By greatly simplifying otherwise complicated problems that don't originally involve imaginary numbers. A HUGE shortcut in some problems. Never heard of phasors? Never heard of expanding a problem to the complex plane? Thought not.
I just recently started AP AB Cal, but if I'm not mistaken, it would also be much harder, or even impossible, for us to make electronics. Some calculations to make that cicrutry come from imaginary numbers.
Not impossible, but much harder indeed. Not only the notation is greatly simplified with the use of "i" but also it is much easier to work with complex impedances instead of differential equations to solve circuits.
Ok I'll Try and explain this,
the square root of -1 is i yes
but the square root of 4 is 2
2i means 2 times the square root of -1
so if you square 2i you get -4
It's how to explain using logic.
Why imaginary?
Look at a graph.
If you go westwards 4 and southwards 4 you are at (-4,-4).

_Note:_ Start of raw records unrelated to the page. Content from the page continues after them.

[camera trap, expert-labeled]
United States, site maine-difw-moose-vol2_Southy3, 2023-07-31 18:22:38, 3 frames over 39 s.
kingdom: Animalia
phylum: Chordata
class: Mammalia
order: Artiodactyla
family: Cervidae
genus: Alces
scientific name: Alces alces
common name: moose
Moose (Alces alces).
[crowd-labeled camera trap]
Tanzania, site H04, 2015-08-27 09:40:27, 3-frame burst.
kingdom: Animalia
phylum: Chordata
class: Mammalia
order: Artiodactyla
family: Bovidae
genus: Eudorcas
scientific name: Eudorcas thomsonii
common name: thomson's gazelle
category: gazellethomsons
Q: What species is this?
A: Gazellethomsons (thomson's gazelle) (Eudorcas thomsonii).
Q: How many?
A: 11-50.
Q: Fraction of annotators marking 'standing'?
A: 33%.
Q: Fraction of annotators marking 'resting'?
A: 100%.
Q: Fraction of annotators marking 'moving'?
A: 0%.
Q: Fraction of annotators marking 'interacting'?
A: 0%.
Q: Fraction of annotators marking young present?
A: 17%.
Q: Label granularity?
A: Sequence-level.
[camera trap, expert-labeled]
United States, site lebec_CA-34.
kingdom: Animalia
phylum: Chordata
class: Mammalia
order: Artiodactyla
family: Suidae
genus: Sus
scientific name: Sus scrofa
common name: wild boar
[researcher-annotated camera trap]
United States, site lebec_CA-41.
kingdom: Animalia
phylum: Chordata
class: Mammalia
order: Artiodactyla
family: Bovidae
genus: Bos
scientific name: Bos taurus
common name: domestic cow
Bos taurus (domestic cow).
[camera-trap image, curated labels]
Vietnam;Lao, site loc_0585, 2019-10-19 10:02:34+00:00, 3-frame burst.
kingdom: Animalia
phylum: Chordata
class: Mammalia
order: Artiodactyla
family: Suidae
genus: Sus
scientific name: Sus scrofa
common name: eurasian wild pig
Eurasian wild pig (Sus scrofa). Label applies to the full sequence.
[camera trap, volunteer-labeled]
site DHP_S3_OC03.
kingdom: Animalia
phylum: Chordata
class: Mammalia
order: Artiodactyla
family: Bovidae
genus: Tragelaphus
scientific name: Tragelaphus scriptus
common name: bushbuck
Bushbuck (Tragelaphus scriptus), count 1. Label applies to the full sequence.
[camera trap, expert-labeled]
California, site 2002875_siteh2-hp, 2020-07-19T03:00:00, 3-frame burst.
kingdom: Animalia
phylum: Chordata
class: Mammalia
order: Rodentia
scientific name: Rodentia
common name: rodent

Then you are asked to square root both sides
On technicality you would square root -4 both
That would give you a wrong answer cause square rooting a negative number.
So they give you the 2i for both, although it would be wrong
You would know that though for it being imaginary
So you would see both sides lengths are actually 4
Even though it says -4 on the graphing point.
So you would square root your 4's for a length of 2
Which would give you the point of (-2,-2)
And Thank You Pre-Cal and My Teacher for me to learn this.